Parece inacreditável, mas há mais de dois
séculos o coração do poeta, dramaturgo e filósofo Voltaire (1694-1778) continua
cuidadosamente preservado e guardado segundo o desejo do marquês de Villette,
grande amigo do autor e em cuja residência Voltaire faleceu. O marquês ordenou
que o coração do filósofo fosse extraído e colocado em caixa de metal dourada.
O órgão ficou conservado graças a uma preparação com álcool e a caixa trazia a
inscrição: “Coração de Voltaire, morto em Paris, 30 de maio de 1778”. Algum tempo depois, o coração foi transferido
para o castelo de Ferney (onde o filósofo residiu nas duas últimas décadas de
vida) e lá permaneceu até a Revolução.
O
destino do órgão enfrenta momentos de incertezas quando, em 1864, com a morte
de Voltaire Villette (filho do marquês), herdeiro algum desejou reivindicá-lo.
Era o governo de Napoleão III e a administração finalmente decide colocá-lo no pedestal da
estátua de Voltaire feita por Houdan e expô-la na biblioteca imperial com a
inscrição: “Coração de Voltaire entregue à Biblioteca imperial pelos herdeiros
do marquês de Villette”. Mais de meio século depois, o órgão ilustre continuava
na Biblioteca (hoje o prédio da Bibliothèque
Nationale de France dedicado a partituras e manuscritos) situada na rua
Richelieu.
Em
maio de 2010, operários encarregados de transportar a estátua para o museu de
Moedas e Medalhas sentiram um cheiro muito forte emanando do pedestal.
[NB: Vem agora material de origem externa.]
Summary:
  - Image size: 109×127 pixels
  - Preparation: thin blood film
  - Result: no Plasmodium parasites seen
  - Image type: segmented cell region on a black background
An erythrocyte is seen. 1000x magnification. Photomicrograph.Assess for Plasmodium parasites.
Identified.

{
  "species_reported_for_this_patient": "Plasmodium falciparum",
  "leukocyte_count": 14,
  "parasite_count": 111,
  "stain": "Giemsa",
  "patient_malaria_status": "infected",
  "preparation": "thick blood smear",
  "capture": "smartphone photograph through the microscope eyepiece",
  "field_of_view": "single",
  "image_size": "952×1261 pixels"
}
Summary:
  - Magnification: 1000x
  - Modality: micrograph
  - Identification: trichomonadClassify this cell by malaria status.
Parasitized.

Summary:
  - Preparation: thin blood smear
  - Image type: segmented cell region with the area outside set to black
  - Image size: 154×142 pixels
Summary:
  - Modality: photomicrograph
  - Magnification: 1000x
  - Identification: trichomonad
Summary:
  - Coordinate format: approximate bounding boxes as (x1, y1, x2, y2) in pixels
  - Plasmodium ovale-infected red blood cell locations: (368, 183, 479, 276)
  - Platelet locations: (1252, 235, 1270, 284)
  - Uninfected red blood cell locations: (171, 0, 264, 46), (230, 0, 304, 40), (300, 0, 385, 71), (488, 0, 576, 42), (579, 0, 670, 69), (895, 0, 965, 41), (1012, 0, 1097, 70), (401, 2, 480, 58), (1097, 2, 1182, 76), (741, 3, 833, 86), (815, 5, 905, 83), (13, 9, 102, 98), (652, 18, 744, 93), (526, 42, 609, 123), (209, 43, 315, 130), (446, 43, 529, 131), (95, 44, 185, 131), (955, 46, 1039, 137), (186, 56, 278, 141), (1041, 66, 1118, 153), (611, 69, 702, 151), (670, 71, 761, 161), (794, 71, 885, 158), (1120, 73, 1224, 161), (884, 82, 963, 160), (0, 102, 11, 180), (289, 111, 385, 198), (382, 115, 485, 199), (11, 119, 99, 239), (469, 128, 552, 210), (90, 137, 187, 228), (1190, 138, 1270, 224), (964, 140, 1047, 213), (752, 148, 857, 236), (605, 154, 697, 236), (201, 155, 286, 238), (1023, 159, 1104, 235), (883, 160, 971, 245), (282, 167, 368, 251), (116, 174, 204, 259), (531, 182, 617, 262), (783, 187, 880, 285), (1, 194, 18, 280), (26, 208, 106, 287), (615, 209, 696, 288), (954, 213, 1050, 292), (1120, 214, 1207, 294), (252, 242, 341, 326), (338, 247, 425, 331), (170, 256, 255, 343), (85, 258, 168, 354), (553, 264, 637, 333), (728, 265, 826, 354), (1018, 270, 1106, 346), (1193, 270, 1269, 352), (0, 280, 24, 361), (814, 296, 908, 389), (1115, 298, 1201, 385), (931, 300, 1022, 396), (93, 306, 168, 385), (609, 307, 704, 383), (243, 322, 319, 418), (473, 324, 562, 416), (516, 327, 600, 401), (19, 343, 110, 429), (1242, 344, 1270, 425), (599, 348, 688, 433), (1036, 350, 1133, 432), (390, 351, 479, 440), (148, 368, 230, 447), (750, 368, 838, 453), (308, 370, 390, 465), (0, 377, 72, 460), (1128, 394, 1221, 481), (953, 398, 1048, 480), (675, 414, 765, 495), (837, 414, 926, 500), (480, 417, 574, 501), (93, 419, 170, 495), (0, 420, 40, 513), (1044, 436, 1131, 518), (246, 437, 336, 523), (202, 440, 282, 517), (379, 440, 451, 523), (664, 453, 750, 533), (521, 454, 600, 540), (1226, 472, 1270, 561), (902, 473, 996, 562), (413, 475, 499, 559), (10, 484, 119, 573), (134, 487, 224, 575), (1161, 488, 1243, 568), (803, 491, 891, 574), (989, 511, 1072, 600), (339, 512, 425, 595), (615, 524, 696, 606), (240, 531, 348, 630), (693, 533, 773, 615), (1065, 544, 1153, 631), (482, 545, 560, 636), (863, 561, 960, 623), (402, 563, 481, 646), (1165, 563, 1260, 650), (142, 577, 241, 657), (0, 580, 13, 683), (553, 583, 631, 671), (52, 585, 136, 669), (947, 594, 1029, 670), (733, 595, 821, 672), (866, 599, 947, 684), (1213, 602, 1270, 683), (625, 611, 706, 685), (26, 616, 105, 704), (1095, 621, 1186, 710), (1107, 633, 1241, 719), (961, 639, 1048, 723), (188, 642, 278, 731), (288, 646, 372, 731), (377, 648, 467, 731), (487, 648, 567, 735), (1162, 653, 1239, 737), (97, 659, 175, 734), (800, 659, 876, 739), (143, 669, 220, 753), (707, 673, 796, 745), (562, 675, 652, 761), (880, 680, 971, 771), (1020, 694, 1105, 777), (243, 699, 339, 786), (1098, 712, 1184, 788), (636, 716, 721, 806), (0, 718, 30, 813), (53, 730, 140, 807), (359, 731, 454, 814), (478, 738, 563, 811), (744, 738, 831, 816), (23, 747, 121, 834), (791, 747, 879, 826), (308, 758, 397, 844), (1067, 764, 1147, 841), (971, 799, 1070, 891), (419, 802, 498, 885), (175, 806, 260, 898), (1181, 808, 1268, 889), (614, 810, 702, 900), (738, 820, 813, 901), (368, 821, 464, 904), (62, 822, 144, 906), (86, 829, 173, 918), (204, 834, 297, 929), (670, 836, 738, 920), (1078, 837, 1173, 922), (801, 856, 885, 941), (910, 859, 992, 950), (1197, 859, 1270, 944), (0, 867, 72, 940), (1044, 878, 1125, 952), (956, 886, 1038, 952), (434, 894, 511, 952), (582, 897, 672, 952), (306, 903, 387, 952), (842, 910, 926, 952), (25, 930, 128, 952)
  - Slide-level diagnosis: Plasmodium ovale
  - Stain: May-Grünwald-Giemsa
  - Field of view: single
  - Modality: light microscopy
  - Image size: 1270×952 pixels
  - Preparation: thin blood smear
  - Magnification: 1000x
Foi
então solicitado um minucioso trabalho científico a fim de verificarem as
condições do coração. Ao cabo de diversas etapas de pesquisa envolvendo
especialistas de várias áreas, chegaram à conclusão que o coração de Voltaire
seria conservado por meio de um tratamento de anóxia (ausência de oxigênio).
Após esse processo, o órgão não poderia
ser colocado na geladeira pois isso aumentaria o risco de desenvolver
mofo.
Outro aspecto notável desse processo diz respeito à forma de abrir a
caixa hermeticamente fechada onde se encontra o coração sem provocar danos ao
órgão. Para tanto, especialistas conseguiram explorar o conteúdo graças à “fibroscopia”.
O resultado dessa exploração foi auspicioso: o coração continua
conservado, embora o líquido tenha desaparecido.
Se algum curioso desejar conhecer a estátua em cujo pedestal
encontra-se o coração de Voltaire, basta subir até o primeiro andar da
biblioteca Richelieu (58, rue de Richelieu no distrito 2 em Paris).
As informações deste
texto foram extraídas do artigo “Le coeur de Voltaire: un secret bien gardé” (
O coração de Voltaire: um segredo bem guardado) de Nathalie Buisson –
especialista de química inorgânica, responsável do laboratório científico do
departamento de Conservação.
Agradeço ao presidente da sala “V” (literatura francesa) e de uma bibliotecária do mesmo setor da
Bibliothèque Nationale de France (François Mitterand) que gentilmente me
cederam uma cópia impressa desse excelente e elucidativo documento.